Personalized Recommendations

Apps like Netflix, Spotify, and Amazon use machine learning to analyze past interactions, preferences, and behaviors to suggest content or products you will likely enjoy. These recommendations are what keep you engaged and coming back for more. For instance, if you have a history of searching and watching romantic movies, crime thrillers, or reality shows, the app will make recommendations based on that data.

Speech Recognition

Credit: Forbes

Next time you ask Siri to put your mobile phone in Flight mode or set an alarm for the next hour, remember that Machine learning is at work again. Voice assistants like Siri, Google Assistant, and Bixby rely heavily on natural language processing (NLP) techniques, a subset of machine learning, to understand and respond to your voice commands accurately.

Image and Video Recognition

Credit: Medium

Apps like Instagram, Snapchat, and TikTok utilize machine learning to recognize and filter content, identify objects in photos, and apply augmented reality (AR) effects to enhance user experiences. You probably know this better than I can explain already.

Fraud Detection and Security

Mobile banking and payment apps employ machine learning to detect fraudulent activities by analyzing transaction patterns, login behavior, and user location data. This ensures the security of your financial information. Try logging into your Google account from another device and location and share your experience. The machine learning will trigger a security flag that will require you to provide answers to security questions, OTPs, and the like before granting you access.

Predictive Text and Autocorrect

Credit: Samsung

Your keyboard app, whether the default on your phone or a third-party alternative, uses machine learning to predict the next word or phrase you’re likely to type. This is not necessarily based on what you are typing but on what you have typed in the past. So if you commonly type “What’s up with you?” when chatting with friends, the keyboard will suggest the words in that other the next time you type what. This makes texting faster and more convenient.

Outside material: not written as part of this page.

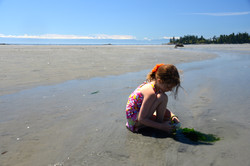 Discover Tidepools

Health and Fitness Tracking

Apps like Fitbit and MyFitnessPal utilize machine learning to analyze your activity data and provide insights into your health and fitness goals. These apps can even detect potential health issues based on your data. Even for women, some applications can predict critical dates in their next menstrual cycle using the data supplied over a few months.

Language Translation

Travel apps like Google Translate use machine learning to provide real-time language translation, making communication more accessible in a foreign country.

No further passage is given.